You know, when I watch Statham doing stuff for real, I get a kick out of that. I really appreciate it, having grown up being a fan of Stallone and Jackie Chan and Bruce Lee, you know, to see a guy that can actually do it and be physically great to watch on screen. You get a kick out of that stuff. And we’re missing that with these comic book movies. But I get it, and I enjoy it myself, I just hope it doesn’t completely get rid of the other style of filmmaking, which I think a lot of people really appreciate it. And I mean look at The Raid. Everyone loved that, and I think it would’ve done a lot better if it was an English-language film.
Unfortunate but true.
Shame more people didn’t go and watch it. Probably the subtitles put them off. But you know what I’m saying, it’s good to see guys who can actually do it.
Would you be interested in joining either the Marvel or the DC Cinematic Universe?

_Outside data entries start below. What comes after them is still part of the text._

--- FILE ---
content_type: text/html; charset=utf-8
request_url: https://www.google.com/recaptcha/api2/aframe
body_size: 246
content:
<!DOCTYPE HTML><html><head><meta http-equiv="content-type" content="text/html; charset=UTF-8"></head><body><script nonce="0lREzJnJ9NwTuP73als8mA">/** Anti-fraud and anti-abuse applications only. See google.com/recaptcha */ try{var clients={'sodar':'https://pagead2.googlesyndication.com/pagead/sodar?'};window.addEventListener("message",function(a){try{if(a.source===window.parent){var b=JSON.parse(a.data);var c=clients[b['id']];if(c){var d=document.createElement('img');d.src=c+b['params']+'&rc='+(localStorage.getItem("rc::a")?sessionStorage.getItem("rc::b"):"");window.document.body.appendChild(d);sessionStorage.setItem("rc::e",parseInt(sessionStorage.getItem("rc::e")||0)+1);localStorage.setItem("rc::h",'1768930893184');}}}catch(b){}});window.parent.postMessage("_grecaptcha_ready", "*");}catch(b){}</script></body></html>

Of course I would! Of course I would, it would give my career a massive boost, I would get paid much more than I get paid, you know, I’m not stupid. But I mean who knows, it’s very difficult to get into those movies. You can’t just knock on their door and be like “Hey I’ve got a great idea, how about me for Iron Fist?” They either come to you or they don’t. I did love the Daredevil TV series, I really enjoyed that.

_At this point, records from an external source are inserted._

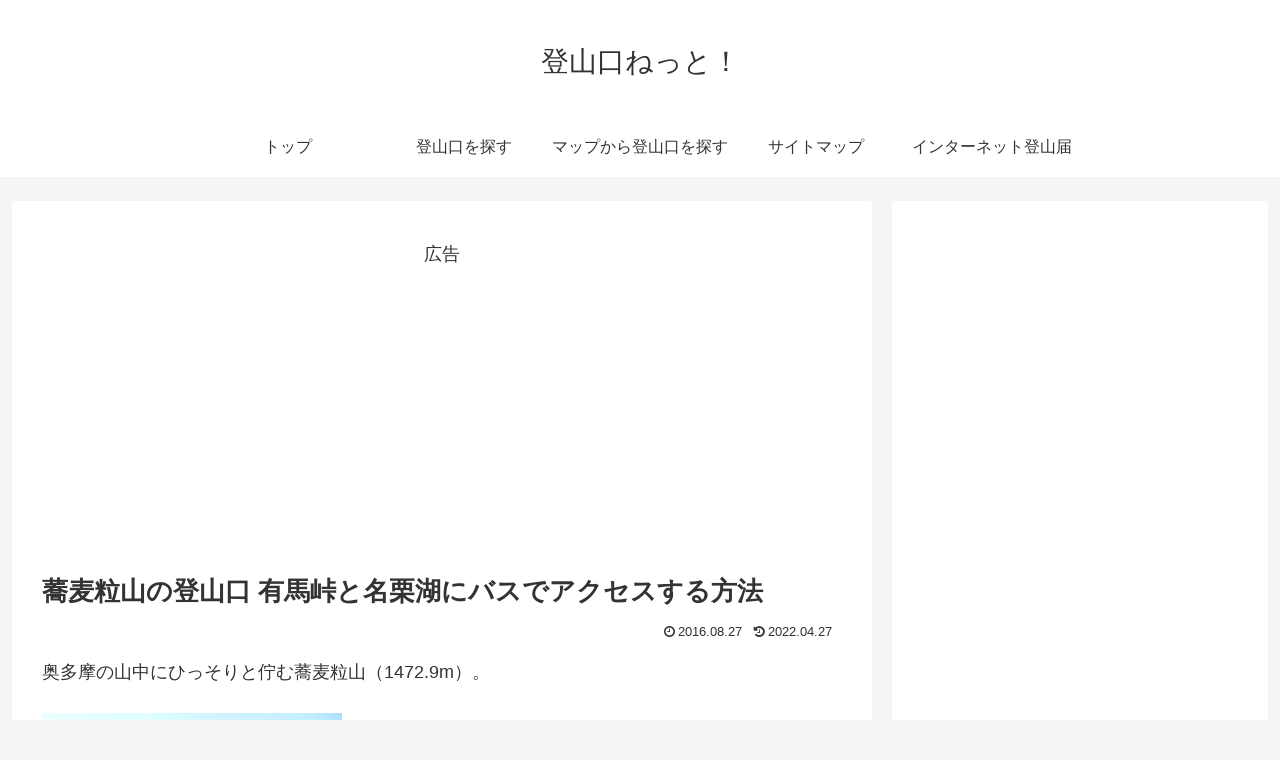

--- FILE ---
content_type: text/html; charset=utf-8
request_url: https://www.google.com/recaptcha/api2/aframe
body_size: 114
content:
<!DOCTYPE HTML><html><head><meta http-equiv="content-type" content="text/html; charset=UTF-8"></head><body><script nonce="F2nNgtPL2F2dWF5x_BN-rg">/** Anti-fraud and anti-abuse applications only. See google.com/recaptcha */ try{var clients={'sodar':'https://pagead2.googlesyndication.com/pagead/sodar?'};window.addEventListener("message",function(a){try{if(a.source===window.parent){var b=JSON.parse(a.data);var c=clients[b['id']];if(c){var d=document.createElement('img');d.src=c+b['params']+'&rc='+(localStorage.getItem("rc::a")?sessionStorage.getItem("rc::b"):"");window.document.body.appendChild(d);sessionStorage.setItem("rc::e",parseInt(sessionStorage.getItem("rc::e")||0)+1);localStorage.setItem("rc::h",'1769105284134');}}}catch(b){}});window.parent.postMessage("_grecaptcha_ready", "*");}catch(b){}</script></body></html>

We here at Manly Movie firmly believe you’d be a badass Punisher, but of course it was just announced that Jon Bernthal has taken the role.
And I’ve gotta say I think that was brilliant casting. He really fits the part, he looks the part, he’s got that East-Coast vibe to him. And, uh, yeah, I think he was a boxer or something. I think he’s gonna be really good. I really like that actor.
So if you could be one superhero, which would it be?
I mean if I say that now, it’ll probably be all over these comic book movie websites – “Scott Adkins Is Campaigning For This Part!” And everyone would just go stupid over it. So all I say is “Marvel, get your shit together, I’m waiting!” (laughs)
Even though you’re a celebrity now, do you still try and maintain a relatively normal life with your mates and your family?
For me, absolutely, yeah. I didn’t move to Hollywood, I didn’t even move to London. I still live in the same area where I grew up in. I think it’s important to keep your feet on the ground and not get carried away with all the bullshit. I prefer to keep people around me who have been around me for a long time, and I can trust. I don’t need a bunch of yes men and all that. Just yeah, keeping it real.
If you could meet or work with one actor, dead or alive, who would it be?
Next thing you know, they’ll be talking about making a CGI Bruce Lee fighting you in a movie – that’d be awesome!
Yeah, I was wondering when that one was gonna happen – c’mon, let’s see that!
Thank you so much for talking to me. I was a bit nervous about talking to you, but you’re just a class act.
No problem, man. I’ve read the site, I think it’s good – Manly Movies! That’s what I’m all about!